[Spatial reasoning records]

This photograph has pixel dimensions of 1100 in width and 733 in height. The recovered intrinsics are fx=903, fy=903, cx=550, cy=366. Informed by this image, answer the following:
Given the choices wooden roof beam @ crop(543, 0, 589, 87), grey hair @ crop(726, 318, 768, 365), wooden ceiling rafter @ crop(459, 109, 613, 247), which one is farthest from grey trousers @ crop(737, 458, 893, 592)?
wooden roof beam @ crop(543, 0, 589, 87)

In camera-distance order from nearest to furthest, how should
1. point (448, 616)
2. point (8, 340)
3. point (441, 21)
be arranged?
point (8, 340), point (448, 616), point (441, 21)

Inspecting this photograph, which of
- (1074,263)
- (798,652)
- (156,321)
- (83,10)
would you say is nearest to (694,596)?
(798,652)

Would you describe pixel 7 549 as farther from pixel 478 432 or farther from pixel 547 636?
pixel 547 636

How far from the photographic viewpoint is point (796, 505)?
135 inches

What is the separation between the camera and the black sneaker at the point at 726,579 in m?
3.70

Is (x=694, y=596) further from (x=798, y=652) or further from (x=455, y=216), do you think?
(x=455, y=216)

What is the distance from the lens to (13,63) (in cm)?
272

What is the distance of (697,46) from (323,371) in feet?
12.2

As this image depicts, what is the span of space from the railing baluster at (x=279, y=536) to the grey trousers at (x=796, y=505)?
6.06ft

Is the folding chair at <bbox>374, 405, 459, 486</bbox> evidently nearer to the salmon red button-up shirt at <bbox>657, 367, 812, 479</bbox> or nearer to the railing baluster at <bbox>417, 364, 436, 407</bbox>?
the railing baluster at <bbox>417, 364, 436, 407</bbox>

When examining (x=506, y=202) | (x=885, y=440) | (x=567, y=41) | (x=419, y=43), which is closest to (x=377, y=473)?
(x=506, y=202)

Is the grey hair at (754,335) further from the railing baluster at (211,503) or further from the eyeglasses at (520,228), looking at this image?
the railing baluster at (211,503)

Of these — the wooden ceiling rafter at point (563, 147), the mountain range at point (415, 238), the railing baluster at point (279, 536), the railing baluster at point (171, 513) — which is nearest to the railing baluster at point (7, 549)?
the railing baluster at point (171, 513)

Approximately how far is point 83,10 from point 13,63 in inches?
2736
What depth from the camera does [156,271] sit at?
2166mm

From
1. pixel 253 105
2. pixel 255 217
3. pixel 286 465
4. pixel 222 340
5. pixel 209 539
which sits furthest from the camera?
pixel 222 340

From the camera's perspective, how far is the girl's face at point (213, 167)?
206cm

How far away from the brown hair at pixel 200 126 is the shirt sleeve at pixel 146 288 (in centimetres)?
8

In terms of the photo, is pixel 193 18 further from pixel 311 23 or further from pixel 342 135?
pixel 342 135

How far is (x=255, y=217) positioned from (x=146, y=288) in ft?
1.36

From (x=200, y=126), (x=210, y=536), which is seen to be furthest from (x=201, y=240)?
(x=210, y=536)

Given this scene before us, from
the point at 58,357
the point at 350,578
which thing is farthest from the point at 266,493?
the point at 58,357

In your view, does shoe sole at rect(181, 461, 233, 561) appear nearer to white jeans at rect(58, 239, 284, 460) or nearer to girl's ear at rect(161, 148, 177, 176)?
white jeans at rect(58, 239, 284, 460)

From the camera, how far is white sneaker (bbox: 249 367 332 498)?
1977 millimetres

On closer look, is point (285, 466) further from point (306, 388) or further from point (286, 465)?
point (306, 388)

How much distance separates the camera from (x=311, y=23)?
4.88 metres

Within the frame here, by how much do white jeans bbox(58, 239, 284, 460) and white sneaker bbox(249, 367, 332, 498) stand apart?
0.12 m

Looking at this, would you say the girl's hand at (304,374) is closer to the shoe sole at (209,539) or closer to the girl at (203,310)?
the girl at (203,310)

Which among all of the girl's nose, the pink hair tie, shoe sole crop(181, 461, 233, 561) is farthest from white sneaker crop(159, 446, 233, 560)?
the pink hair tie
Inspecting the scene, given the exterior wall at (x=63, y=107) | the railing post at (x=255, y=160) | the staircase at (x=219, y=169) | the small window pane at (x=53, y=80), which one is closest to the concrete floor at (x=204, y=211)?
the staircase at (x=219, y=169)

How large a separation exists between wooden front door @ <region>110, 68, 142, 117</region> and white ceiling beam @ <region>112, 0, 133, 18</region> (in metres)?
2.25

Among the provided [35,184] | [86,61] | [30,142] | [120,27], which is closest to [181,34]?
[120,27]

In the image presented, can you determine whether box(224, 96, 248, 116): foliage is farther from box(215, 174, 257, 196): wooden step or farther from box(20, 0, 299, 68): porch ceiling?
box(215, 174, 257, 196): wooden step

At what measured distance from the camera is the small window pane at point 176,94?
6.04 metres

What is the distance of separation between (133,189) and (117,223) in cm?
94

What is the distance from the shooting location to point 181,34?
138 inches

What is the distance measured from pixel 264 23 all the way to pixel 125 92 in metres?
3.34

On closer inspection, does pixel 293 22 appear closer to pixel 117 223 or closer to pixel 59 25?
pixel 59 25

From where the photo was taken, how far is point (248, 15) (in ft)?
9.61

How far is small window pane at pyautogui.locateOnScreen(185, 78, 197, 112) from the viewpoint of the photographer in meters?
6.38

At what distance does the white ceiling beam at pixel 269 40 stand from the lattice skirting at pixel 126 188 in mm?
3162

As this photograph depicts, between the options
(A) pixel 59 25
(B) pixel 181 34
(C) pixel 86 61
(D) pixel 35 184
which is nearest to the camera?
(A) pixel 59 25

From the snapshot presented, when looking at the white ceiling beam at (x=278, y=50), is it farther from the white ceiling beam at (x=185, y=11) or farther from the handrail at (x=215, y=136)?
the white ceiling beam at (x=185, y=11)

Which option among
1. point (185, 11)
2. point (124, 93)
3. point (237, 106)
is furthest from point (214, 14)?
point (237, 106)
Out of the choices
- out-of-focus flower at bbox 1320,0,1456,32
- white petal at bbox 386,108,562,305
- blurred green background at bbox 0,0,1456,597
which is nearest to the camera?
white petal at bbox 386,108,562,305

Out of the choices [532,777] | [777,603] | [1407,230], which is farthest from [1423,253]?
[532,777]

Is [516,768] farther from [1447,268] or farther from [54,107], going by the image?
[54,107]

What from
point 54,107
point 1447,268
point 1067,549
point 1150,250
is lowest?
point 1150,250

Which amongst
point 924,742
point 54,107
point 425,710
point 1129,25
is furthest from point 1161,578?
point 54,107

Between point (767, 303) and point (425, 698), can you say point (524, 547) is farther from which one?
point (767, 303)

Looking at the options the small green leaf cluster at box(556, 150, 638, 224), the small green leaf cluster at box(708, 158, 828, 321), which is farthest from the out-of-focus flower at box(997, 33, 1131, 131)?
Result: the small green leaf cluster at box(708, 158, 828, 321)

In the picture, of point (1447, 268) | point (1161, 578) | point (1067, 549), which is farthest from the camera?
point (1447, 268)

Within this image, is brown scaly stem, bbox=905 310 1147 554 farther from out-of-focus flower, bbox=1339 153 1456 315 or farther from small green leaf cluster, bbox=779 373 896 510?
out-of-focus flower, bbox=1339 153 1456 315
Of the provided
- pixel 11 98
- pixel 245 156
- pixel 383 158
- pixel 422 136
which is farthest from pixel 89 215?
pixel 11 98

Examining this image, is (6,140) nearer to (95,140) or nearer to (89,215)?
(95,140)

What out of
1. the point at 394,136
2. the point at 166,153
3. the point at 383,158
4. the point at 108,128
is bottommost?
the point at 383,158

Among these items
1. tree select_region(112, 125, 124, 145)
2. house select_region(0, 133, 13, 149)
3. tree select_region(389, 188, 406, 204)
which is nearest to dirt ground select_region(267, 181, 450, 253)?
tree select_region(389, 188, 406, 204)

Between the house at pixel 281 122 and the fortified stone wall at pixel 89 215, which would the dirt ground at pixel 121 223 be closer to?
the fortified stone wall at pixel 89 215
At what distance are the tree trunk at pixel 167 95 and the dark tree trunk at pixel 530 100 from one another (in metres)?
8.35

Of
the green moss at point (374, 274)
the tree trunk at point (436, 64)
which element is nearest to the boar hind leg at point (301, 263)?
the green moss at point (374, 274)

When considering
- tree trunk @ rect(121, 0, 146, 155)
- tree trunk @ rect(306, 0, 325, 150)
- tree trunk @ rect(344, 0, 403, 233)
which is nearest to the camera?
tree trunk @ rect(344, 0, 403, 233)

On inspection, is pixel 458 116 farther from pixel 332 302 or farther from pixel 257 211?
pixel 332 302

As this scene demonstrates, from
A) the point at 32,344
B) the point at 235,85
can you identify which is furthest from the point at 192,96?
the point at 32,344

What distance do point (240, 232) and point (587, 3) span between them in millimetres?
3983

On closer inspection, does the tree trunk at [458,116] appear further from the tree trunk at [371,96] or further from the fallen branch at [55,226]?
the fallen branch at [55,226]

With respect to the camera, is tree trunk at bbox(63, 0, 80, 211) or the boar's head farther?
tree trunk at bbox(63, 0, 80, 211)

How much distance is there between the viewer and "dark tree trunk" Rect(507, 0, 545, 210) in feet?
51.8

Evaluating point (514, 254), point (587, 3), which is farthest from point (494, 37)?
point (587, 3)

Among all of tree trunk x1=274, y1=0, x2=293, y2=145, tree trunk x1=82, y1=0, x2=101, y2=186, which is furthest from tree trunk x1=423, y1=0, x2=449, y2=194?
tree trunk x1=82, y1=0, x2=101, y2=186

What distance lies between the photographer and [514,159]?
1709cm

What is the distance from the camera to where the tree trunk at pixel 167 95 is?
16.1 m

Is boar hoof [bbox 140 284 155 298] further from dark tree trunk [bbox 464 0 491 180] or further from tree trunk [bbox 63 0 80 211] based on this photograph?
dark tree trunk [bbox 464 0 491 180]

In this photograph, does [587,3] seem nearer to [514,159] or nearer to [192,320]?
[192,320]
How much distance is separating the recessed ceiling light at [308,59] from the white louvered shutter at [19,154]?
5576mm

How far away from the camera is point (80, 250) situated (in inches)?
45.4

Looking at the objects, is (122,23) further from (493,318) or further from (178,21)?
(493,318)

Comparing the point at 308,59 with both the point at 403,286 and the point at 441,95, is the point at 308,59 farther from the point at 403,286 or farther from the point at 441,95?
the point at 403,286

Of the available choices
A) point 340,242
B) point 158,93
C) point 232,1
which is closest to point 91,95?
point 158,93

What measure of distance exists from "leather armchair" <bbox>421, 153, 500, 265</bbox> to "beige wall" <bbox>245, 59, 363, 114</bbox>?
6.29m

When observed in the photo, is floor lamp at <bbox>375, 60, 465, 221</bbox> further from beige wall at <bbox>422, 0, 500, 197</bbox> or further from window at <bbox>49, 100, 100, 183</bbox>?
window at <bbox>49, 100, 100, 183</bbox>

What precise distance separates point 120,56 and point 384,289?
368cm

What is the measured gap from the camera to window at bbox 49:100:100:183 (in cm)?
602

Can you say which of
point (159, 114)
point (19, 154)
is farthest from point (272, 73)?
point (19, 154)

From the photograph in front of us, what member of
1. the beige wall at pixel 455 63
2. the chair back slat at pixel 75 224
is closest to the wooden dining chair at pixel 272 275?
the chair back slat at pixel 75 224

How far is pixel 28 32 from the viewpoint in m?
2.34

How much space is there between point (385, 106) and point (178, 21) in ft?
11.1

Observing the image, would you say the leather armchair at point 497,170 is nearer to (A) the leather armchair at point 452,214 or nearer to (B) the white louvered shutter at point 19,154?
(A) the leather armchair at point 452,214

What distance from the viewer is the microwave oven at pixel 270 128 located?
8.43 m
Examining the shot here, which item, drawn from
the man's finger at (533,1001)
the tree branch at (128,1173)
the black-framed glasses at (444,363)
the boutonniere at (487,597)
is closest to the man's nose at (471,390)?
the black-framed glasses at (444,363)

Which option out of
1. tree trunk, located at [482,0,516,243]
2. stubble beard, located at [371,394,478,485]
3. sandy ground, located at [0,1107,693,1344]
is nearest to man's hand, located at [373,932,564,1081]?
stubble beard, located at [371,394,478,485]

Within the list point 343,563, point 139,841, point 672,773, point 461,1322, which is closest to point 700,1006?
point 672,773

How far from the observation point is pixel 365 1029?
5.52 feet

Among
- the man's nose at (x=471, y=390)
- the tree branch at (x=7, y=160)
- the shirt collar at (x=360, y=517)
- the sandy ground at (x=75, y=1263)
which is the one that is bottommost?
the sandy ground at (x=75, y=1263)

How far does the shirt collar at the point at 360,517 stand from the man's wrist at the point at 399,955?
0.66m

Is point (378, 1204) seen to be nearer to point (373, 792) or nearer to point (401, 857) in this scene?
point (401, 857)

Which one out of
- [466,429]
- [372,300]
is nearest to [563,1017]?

◆ OBJECTIVE
Return exactly the lines of the data, and only those, from the line with "Which option out of" through the last line, inclusive.

◆ COMPLETED TASK
Which option out of
1. tree trunk, located at [482,0,516,243]
2. stubble beard, located at [371,394,478,485]
3. sandy ground, located at [0,1107,693,1344]
is nearest to man's hand, located at [373,932,564,1081]?
stubble beard, located at [371,394,478,485]

Within the list point 343,563, point 139,841, point 672,773, point 461,1322, which is closest to point 700,1006?
point 672,773

How far from the observation point is pixel 365 1029?
5.52 feet

Among
- the man's nose at (x=471, y=390)
- the tree branch at (x=7, y=160)
- the shirt collar at (x=360, y=517)
- the sandy ground at (x=75, y=1263)
which is the one that is bottommost?
the sandy ground at (x=75, y=1263)

How far does the shirt collar at the point at 360,517 stand from the man's wrist at the point at 399,955?
0.66m

Is point (378, 1204) seen to be nearer to point (373, 792) or nearer to point (401, 857) in this scene?
point (401, 857)

Which one out of
- [466,429]
- [372,300]
is nearest to [563,1017]?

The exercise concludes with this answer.